* **Work required**
Pull out every line of the entries below that contains the word "bars". Case counts.
━━━ Recorded information
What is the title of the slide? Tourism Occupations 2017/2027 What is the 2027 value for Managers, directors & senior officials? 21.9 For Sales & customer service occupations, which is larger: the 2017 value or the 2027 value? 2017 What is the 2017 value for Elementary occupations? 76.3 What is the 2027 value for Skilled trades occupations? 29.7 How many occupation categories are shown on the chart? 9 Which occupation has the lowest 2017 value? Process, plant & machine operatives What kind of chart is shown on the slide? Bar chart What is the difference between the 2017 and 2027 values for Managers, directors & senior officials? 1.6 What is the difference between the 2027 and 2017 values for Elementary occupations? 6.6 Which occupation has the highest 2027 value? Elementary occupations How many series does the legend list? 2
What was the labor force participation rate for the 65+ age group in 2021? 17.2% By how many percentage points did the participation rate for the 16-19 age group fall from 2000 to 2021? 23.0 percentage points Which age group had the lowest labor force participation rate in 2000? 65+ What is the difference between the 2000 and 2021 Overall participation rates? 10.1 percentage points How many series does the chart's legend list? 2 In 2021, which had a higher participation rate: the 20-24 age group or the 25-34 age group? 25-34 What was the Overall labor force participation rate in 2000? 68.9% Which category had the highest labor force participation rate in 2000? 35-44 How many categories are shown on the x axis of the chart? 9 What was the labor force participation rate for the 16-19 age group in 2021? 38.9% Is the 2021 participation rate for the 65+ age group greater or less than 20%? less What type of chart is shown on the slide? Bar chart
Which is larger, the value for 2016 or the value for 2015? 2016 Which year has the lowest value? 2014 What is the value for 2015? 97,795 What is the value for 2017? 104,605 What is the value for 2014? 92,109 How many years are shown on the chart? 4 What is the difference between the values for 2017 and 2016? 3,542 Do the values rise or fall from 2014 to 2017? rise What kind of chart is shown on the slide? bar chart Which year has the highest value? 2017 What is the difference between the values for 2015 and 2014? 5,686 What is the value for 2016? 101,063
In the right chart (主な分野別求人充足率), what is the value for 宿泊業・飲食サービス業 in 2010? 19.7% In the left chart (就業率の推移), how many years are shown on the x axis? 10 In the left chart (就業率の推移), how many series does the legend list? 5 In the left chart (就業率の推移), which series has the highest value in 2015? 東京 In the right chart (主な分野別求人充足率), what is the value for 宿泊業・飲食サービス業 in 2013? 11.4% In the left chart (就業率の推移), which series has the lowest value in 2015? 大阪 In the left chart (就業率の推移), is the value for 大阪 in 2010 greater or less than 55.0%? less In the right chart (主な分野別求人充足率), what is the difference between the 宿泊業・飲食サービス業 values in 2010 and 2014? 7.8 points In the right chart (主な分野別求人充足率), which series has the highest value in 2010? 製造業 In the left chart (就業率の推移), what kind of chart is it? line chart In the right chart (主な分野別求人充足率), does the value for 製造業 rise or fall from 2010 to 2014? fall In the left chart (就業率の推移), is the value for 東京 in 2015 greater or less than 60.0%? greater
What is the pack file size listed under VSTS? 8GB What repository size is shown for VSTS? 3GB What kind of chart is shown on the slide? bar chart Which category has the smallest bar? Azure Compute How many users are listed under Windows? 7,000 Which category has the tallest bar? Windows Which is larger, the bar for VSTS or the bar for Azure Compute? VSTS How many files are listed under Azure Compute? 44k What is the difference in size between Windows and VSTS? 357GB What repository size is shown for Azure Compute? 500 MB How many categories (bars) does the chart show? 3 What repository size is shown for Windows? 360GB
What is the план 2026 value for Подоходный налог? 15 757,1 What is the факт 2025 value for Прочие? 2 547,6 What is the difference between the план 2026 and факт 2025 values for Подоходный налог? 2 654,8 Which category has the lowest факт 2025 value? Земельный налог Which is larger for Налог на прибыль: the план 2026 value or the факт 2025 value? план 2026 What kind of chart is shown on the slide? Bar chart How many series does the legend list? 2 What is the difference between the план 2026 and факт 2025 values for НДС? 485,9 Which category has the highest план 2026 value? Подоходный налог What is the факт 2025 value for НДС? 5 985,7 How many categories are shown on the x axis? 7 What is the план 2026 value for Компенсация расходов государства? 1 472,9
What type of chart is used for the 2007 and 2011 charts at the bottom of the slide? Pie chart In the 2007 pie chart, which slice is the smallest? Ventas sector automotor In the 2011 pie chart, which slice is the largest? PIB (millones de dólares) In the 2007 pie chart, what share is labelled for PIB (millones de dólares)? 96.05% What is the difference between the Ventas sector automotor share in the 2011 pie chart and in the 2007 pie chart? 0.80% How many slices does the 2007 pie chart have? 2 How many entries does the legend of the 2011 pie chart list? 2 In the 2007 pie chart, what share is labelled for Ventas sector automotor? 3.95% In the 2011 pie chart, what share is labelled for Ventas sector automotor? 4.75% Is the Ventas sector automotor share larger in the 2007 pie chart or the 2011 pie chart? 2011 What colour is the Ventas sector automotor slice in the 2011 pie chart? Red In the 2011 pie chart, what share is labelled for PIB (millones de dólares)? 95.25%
━━━━━━
* **Answer box**
What is the pack file size listed under VSTS? 8GB What repository size is shown for VSTS? 3GB What kind of chart is shown on the slide? bar chart Which category has the smallest bar? Azure Compute How many users are listed under Windows? 7,000 Which category has the tallest bar? Windows Which is larger, the bar for VSTS or the bar for Azure Compute? VSTS How many files are listed under Azure Compute? 44k What is the difference in size between Windows and VSTS? 357GB What repository size is shown for Azure Compute? 500 MB How many categories (bars) does the chart show? 3 What repository size is shown for Windows? 360GB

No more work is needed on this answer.